Exercise details
Pictures should be excluded; otherwise, copy every entry exactly.

━━━━━ Records provided

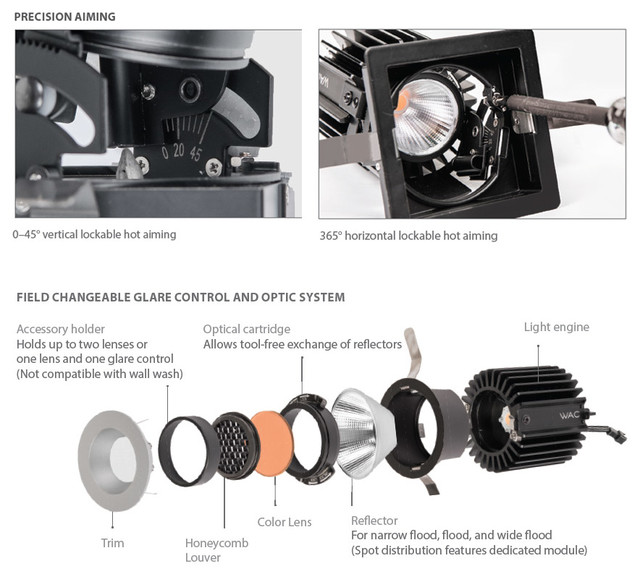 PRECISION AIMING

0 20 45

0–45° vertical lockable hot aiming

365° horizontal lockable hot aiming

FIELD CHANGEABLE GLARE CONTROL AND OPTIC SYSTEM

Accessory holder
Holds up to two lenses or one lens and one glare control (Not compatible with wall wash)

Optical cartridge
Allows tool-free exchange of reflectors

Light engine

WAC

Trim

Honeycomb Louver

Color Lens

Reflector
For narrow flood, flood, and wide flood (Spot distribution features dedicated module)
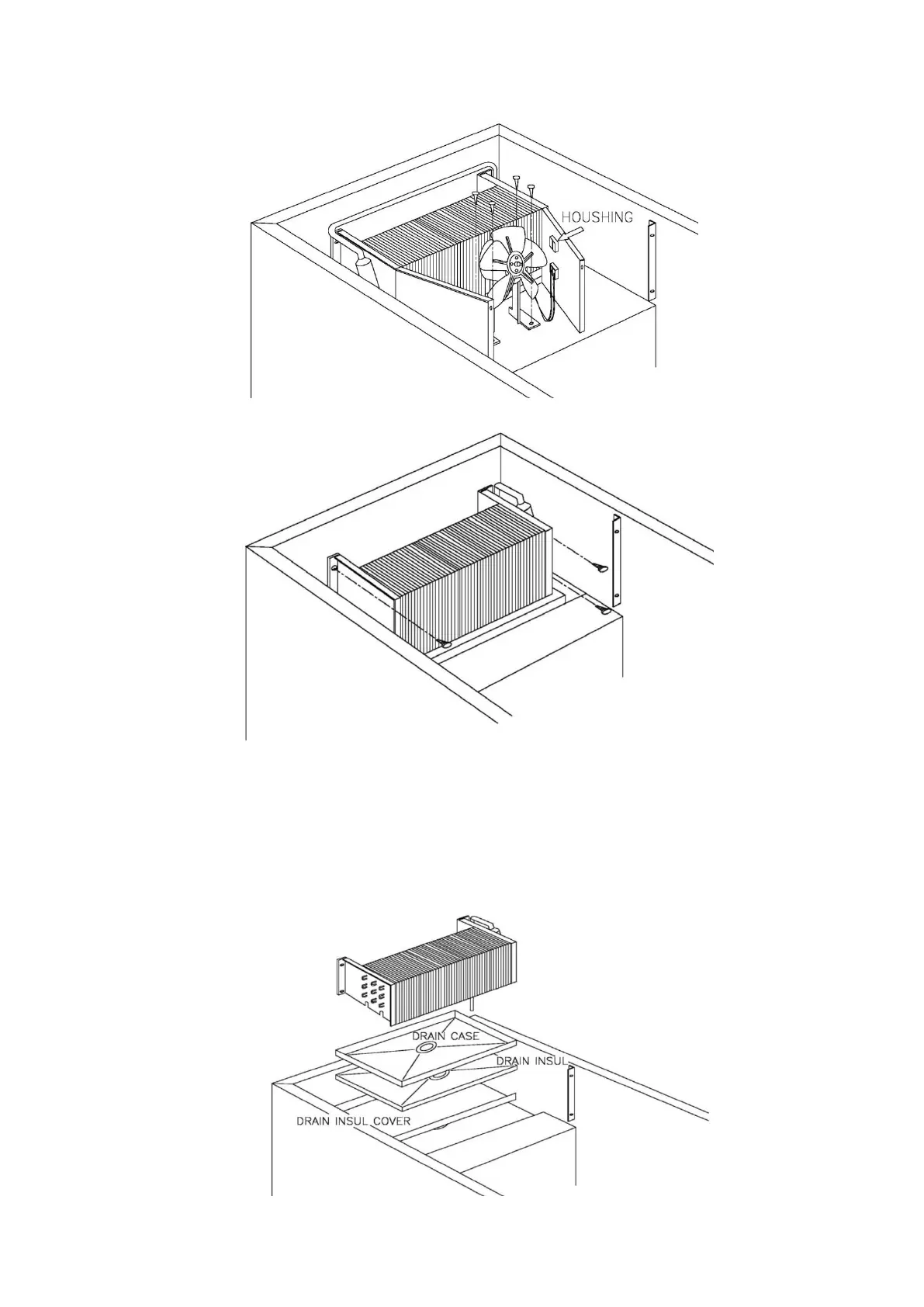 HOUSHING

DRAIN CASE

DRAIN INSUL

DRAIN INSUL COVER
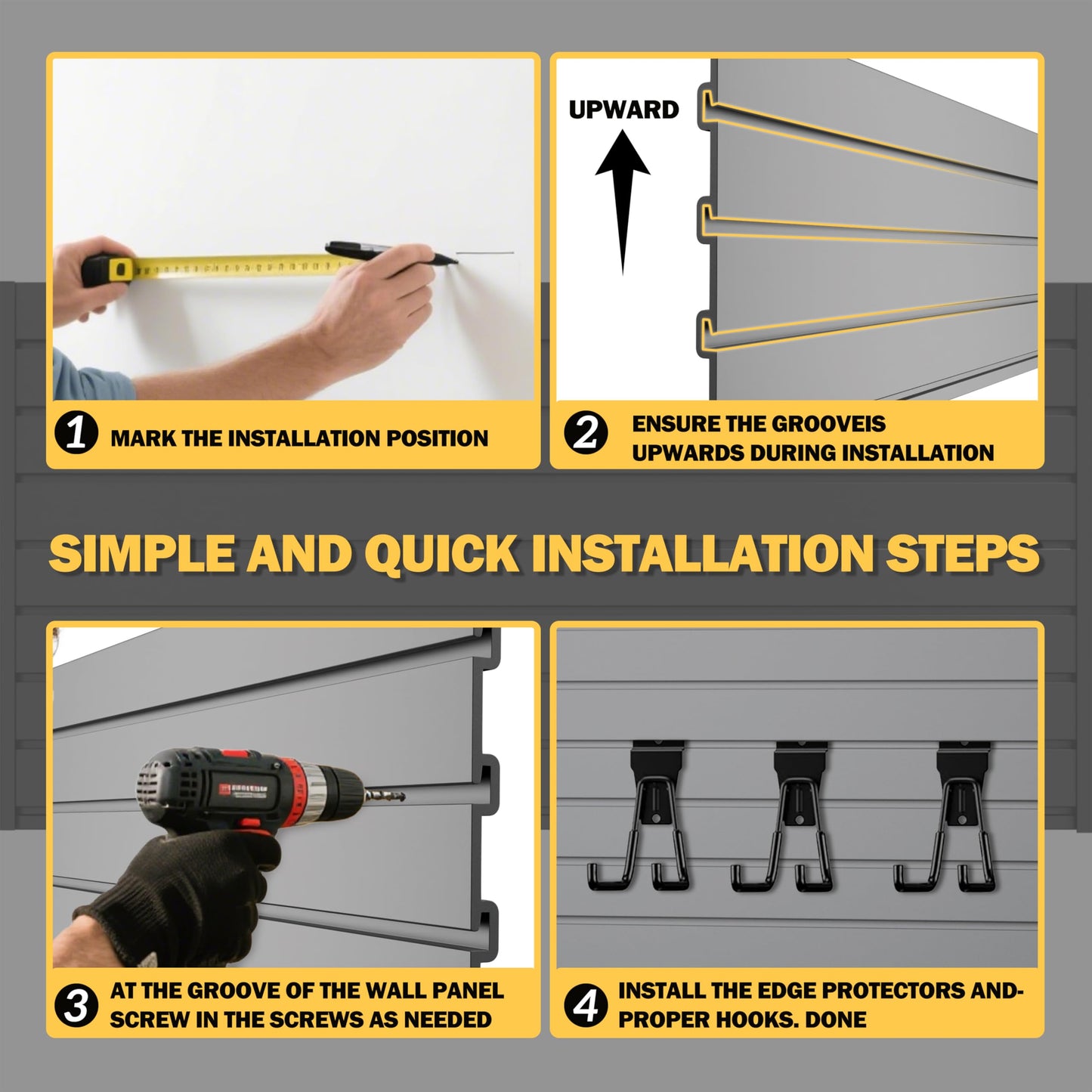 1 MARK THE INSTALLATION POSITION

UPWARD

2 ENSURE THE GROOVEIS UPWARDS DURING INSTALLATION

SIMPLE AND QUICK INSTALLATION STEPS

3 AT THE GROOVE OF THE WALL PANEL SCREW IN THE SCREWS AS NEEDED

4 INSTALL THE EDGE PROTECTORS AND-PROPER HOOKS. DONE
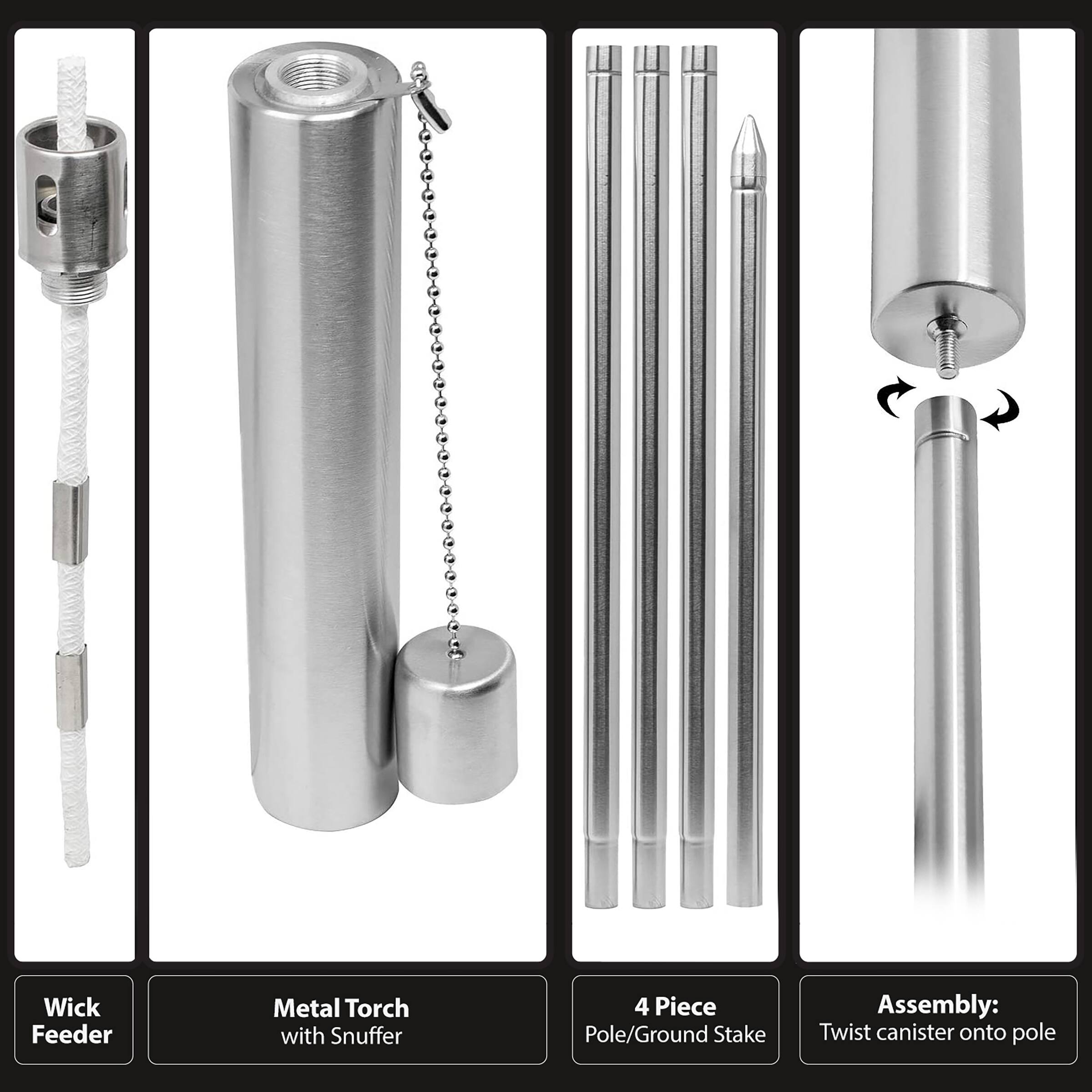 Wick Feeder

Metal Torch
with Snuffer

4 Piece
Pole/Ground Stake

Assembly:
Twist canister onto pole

━━━━━━━━━━

Response
 PRECISION AIMING

0 20 45

0–45° vertical lockable hot aiming

365° horizontal lockable hot aiming

FIELD CHANGEABLE GLARE CONTROL AND OPTIC SYSTEM

Accessory holder
Holds up to two lenses or one lens and one glare control (Not compatible with wall wash)

Optical cartridge
Allows tool-free exchange of reflectors

Light engine

WAC

Trim

Honeycomb Louver

Color Lens

Reflector
For narrow flood, flood, and wide flood (Spot distribution features dedicated module)
 HOUSHING

DRAIN CASE

DRAIN INSUL

DRAIN INSUL COVER
 1 MARK THE INSTALLATION POSITION

UPWARD

2 ENSURE THE GROOVEIS UPWARDS DURING INSTALLATION

SIMPLE AND QUICK INSTALLATION STEPS

3 AT THE GROOVE OF THE WALL PANEL SCREW IN THE SCREWS AS NEEDED

4 INSTALL THE EDGE PROTECTORS AND-PROPER HOOKS. DONE
 Wick Feeder

Metal Torch
with Snuffer

4 Piece
Pole/Ground Stake

Assembly:
Twist canister onto pole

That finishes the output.